Kraj bez prezydenta
Jan Wszołek / 28.09.2006 09:32
Żyjemy w kraju, w którym nie funkcjonuje zapisany w konstytucji rozdział władzy prezydenta i premiera. Tych, którzy mieli jeszcze jakiekolwiek wątpliwości, musi przekonać zachowanie głowy państwa w związku z aferą "korupcji politycznej".
Między urzędem prezydenta i premiera powstała swoista bliźniacza unia personalna - chyba jedyny taki przypadek w historii świata. Co ciekawe, rzeczywista władza nie spoczywa w rękach głowy państwa, ale kręcącego wszystkim premiera.
Dwójka niezłomnych staje teraz przed opinią publiczną zbulwersowaną zachowaniem polityków partii rządzącej i zamiast przyznać, że zapędzili się w walce o władzę, gwałcąc zasady etyki i demokracji. W demokracji nie chodzi tylko o zdobycie każdym kosztem większości w celu realizacji własnych obsesji. Nie chodzi tylko o czystą władzę większości, ale wymagane jest też poszanowanie mniejszości. To przecież oni przekonywali, że chodzi im o rewolucję moralną i IV RP.
Nasz kolektywny premiero-prezydent jest przekonany o swojej racji w każdej sytuacji, nie przyjmuje krytyki, a gdy taka się pojawia natychmiast obdarza ją etykietką "układu". Premiero-prezydent Kaczyński wie i powtarza to, że winę ponosi Platforma Obywatelska, która wiele miesięcy temu nie weszła do rządu na warunkach Prawa i Sprawiedliwości.

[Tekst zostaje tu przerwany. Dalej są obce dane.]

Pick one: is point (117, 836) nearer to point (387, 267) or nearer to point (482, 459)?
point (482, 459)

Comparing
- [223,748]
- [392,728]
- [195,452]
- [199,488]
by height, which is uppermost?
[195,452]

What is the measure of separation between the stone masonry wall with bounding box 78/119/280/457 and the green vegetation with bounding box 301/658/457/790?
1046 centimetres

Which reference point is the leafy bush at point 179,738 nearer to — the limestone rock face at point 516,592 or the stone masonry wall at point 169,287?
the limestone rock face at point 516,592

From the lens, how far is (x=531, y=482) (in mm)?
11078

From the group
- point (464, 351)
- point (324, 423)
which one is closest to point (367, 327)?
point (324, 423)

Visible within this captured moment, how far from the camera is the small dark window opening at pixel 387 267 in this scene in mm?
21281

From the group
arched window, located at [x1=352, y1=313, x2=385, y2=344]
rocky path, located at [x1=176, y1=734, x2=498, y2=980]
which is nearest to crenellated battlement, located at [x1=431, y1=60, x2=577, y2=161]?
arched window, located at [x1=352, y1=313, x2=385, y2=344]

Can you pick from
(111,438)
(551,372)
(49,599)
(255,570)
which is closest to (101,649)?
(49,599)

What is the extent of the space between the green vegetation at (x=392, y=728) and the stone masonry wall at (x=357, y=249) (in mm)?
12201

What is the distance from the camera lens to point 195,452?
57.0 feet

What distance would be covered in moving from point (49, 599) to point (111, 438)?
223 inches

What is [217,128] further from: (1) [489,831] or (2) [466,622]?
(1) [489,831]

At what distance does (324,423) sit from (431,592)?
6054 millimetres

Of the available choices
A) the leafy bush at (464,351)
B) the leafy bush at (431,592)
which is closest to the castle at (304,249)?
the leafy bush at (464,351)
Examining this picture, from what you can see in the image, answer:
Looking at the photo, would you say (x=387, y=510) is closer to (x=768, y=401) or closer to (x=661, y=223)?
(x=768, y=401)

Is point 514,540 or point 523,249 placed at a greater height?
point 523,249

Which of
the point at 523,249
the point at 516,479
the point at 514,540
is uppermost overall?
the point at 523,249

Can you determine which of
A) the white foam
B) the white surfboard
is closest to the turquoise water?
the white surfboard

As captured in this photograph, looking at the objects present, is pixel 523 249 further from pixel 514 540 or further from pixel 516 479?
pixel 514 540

Jeśli ktoś polemizuje z premierem, szarga jednocześnie opinię głowy państwa. Jeżeli ktoś dosadnie określi premiero-prezydenta w niskonakładowym pisemku, obraża całe państwo. Państwo to tupie wtedy nogą i za nic nie wychyli nosa poza swoje granice, aby porozmawiać z głowami innych państw - one też pewnie są z układu i powiązane ze starymi służbami inspirującymi obraźliwe artykuły w zagranicznej prasie.
Premiero-prezydent nie pojmuje tajników funkcjonowania gospodarki. Wydaje mu się, że prywatyzacja państwowych spółek jest zdradą, a wzrost gospodarczy utrwala się likwidując WSI. Chociaż możliwe jest, ze najważniejsze osoby w państwie nigdy o gospodarce nie pomyślały, bo niby co w niej takiego interesującego - nie ma to jak walka z układem. Co gorsza, premiero-prezydent z Prawa i Sprawiedliwości nie rozumie czym są instytucje państwa prawa. Robi wrażenie staruszki z granatem w ręku mówiącej: „Sąd sądem, ale sprawiedliwość musi być po naszej stronie”.
Premiero-prezydencie stojący na gruzach IV RP - pora się odmeldować!